The movie was directed by Robert Mulligan, who came out of 50's tv and like several of his contemporaries, produced a long resume of professional, well remembered, award winning films, including Fear Strikes Out, To Kill A Mockingbird, Baby the Rain Must Fall, and Summer of '42. He is in some ways a perfect example of the "anti-auteur", the most obvious thread throughout his work being a lack of consistent themes. Still, The Nickel Ride stands out from the bulk of his filmography with it's bleak, pessimistic tone. The film it most closely resembles is Peter Yates' The Friends of Eddie Coyle, made a year before, in which Robert Mitchum plays a similarly predestined underworld tough. Like Eddie Coyle, The Nickel Ride is an actor's picture that benefits from great photography. Cinematographer Jordan Cronenweth would later act as DP for Altered States, Blade Runner, and Stop Making Sense, but when he did The Nickel Ride, he was still in the world of low-budget exploitation and genre work. His considerable talents are on display front and center here, especially in the leisurely first third of the film, which spends much time taking in the anonymous urban landscape these characters inhabit. The script was written by Eric Roth, today one of the most successful screenwriters in the business, with a long list of hits that includes last year's Munich, as well as Ali, The Insider, The Horse Whisperer, and Forrest Gump. It's amazing that someone involved in that series of films could write something this interesting, but hey, in the 70's anything was possible.
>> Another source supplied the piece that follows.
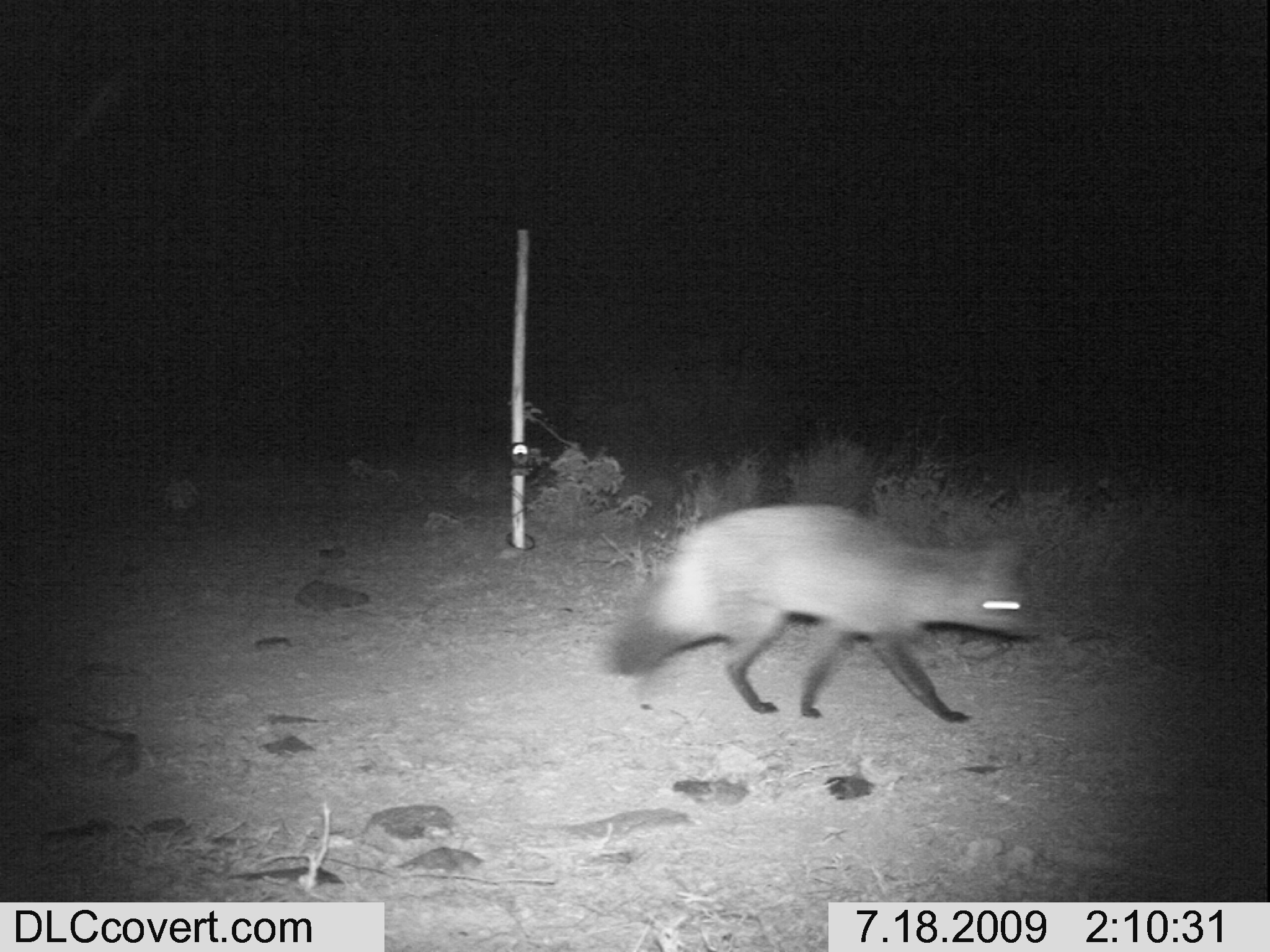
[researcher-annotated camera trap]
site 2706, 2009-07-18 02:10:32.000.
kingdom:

Unfortunately, The Nickel Ride is unavailable on home video. It was released in 1975 by 20th Century Fox, didn't do well, and it's been obscure ever since. I'm not even sure if it was ever released on vhs. But the Fox Movie Channel does occasionally show a letterboxed print of it, and as of now, that's really your only way to catch this great little movie. Look for it, it'll be worth the effort.